On the delivery side, while most cable TV broadcasts are still mpeg - 2-based, H.264在有线电视中发展迅速，在卫星广播中得到广泛应用. 流媒体市场最初由专有编解码器主导, 最初是RealNetwork的RealVideo, 然后是微软的Windows Media Video, 然后On2的VP6, 与索伦森视频3主要的QuickTime编解码器. 2002年，苹果的QuickTime 6首次支持MPEG-4.264添加到QuickTime 7在2005年. 同年，第一款带有视频功能的iPod上市，同样搭载了H.264(和MPEG-4)支持. 2007年，Adobe加入了H.264对Flash的支持，微软Silverlight的支持紧随其后.

唯一一个H.264 doesn’t dominate is the intermediate 编解码器 market, which is not appropriate for long GOP formats. Otherwise, almost every other market, from iPods to satellite TV, is primarily driven by the H.264编解码器.

音频编解码器

Finally, since most video is also captured with audio, the audio component must also be addressed. 用于采集和编辑的最广泛使用的音频格式是PCM, 它代表脉冲编码调制, 在Windows上通常以WAV或AVI格式存储, 或Mac上的AIFF或MOV. PCM被认为是未压缩的, 因此，将其描述为一种文件格式可能更为恰当, 而不是编解码器. 为了保证质量, most intermediate 编解码器s simply pass through the uncompressed audio as delivered by the camcorder.

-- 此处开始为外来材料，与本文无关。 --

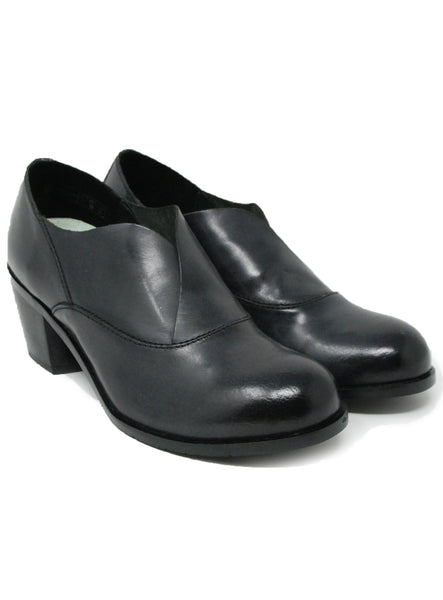 Salvia Brie Black Shoe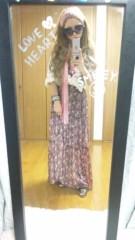 中川紗耶加 公式ブログ/☆私服☆マキシ 画像1
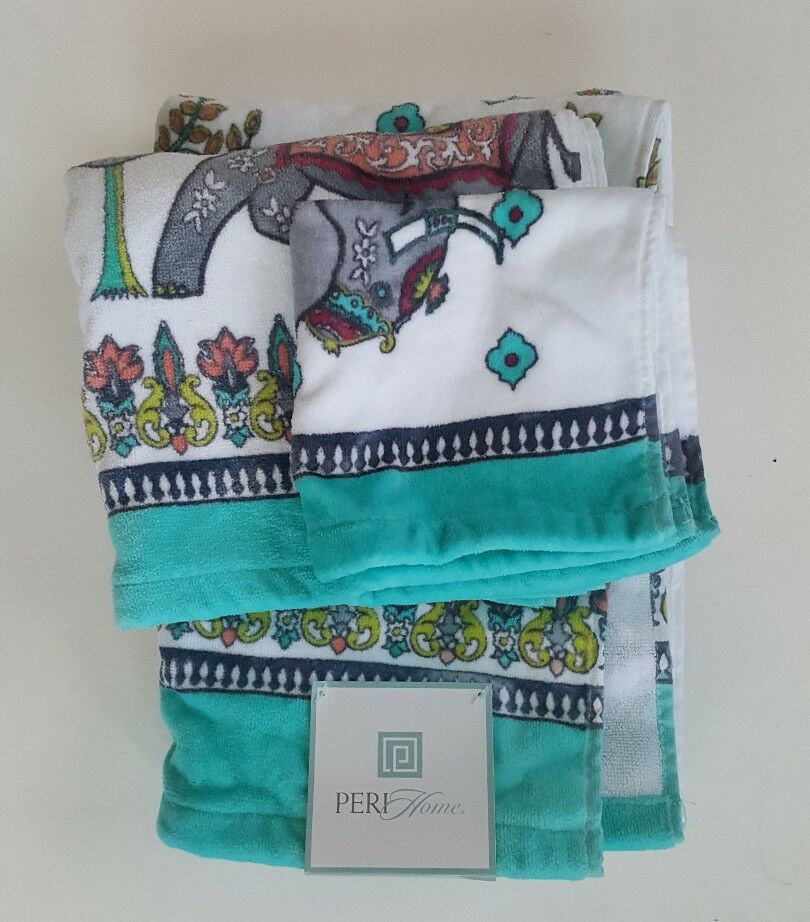 Peri Home 3 pc Elephant Bath Towel Set WashCloth Bathroom Floral New 1 of 4Only 1 available See More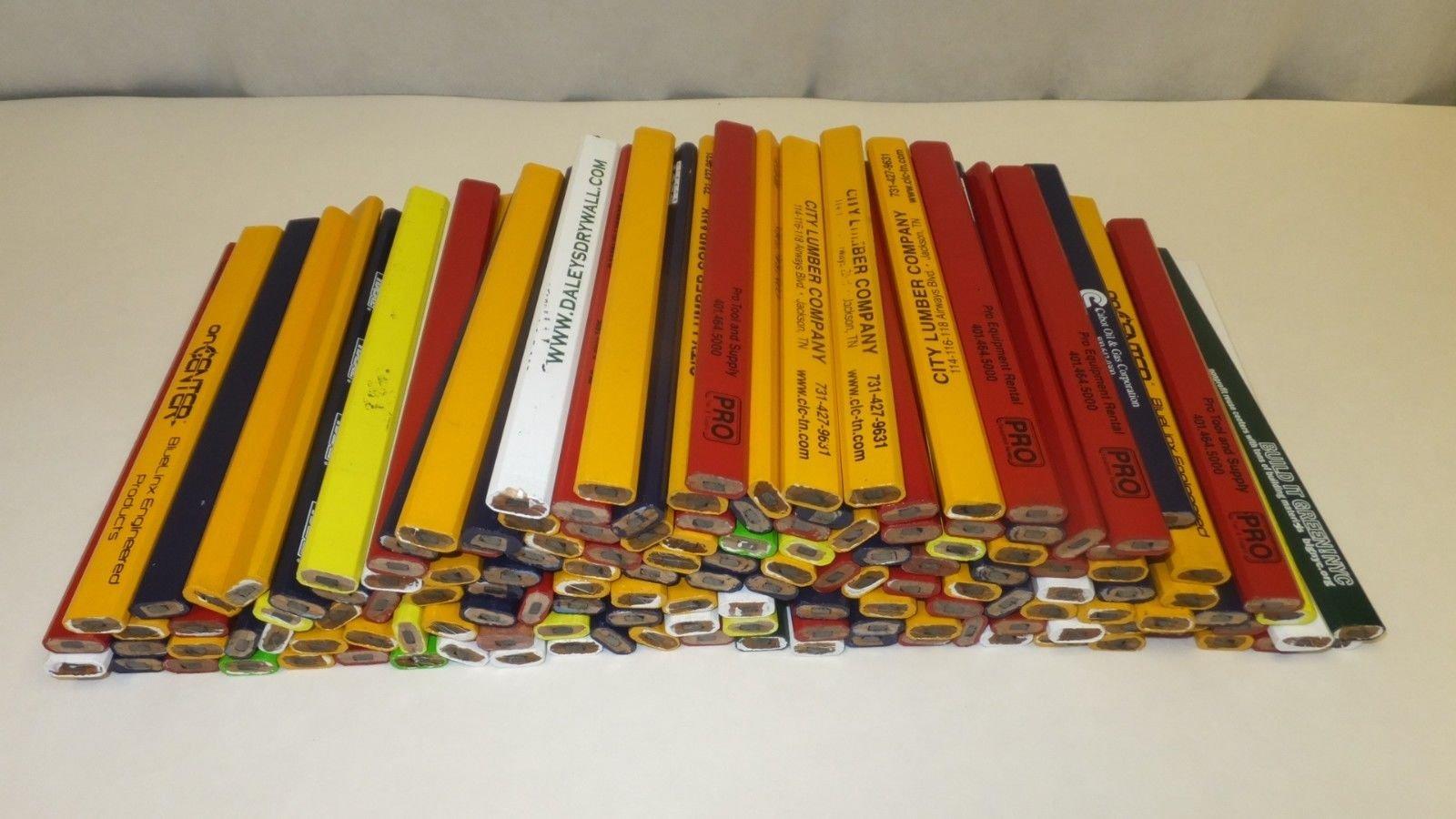 144 Lot Misprint Woodcase Carpenter Pencils, #2 Lead, Bulk Wholesale Lot by Closeouts For Less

大多数传输格式都有相关的有损音频编解码器, 比如dvd上的MPEG音频和AC-3杜比数字压缩. 大多数早期的流媒体技术, 比如RealVideo和Windows Media, 拥有专有的音频组件, 所以RealAudio伴随着RealVideo文件, 就像Windows Media Audio和Windows Media Video一样.

This dynamic changed most prominently when Adobe paired the VP6 编解码器 with the MP3 audio 编解码器 for Flash distribution. 基于标准的音频编解码器.264 video is the Advanced Audio Coding (AAC) 编解码器, 而WebM则将VP8编解码器与开源的Vorbis编解码器配对.